--- START Stored records ---
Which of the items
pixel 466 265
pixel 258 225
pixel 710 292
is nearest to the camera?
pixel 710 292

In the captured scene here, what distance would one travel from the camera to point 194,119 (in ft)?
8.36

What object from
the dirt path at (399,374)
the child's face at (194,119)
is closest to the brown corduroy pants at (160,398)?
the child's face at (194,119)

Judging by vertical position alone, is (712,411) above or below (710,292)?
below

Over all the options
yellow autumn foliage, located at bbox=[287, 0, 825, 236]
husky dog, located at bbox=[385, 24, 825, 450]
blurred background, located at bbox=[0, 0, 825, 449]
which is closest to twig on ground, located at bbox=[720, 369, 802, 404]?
--- END Stored records ---
--- START Stored records ---
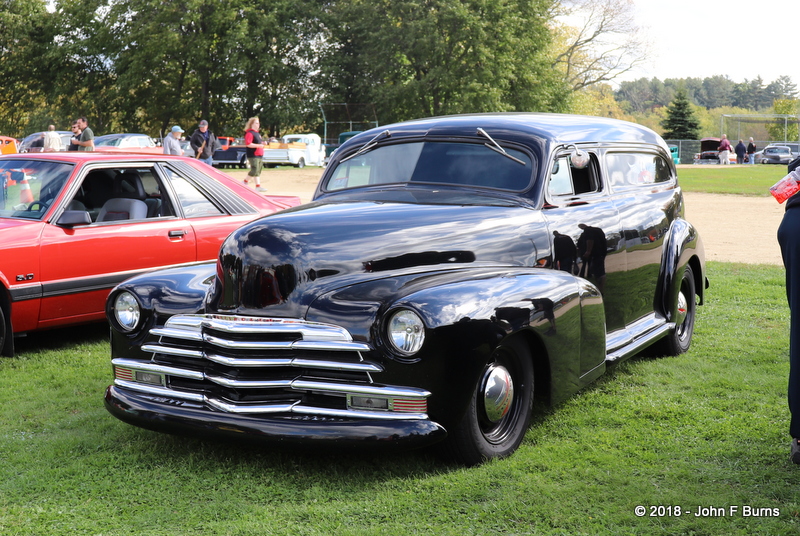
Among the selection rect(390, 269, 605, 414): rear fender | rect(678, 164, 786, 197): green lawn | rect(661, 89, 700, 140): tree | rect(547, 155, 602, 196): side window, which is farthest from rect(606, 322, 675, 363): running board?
--- END Stored records ---
--- START Stored records ---
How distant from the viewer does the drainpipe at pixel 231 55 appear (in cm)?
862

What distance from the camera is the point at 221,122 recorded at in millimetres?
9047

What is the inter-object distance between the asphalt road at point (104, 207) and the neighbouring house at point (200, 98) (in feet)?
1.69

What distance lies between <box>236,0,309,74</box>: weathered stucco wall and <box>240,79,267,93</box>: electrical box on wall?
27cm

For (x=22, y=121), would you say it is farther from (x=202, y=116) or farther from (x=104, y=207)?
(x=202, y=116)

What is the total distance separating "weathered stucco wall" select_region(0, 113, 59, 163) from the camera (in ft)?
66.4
--- END Stored records ---
Tally the lines in the records above that contain the string "below", treating uppercase and lowercase letters as distinct. Reply with the number alone.

Result for this task: 2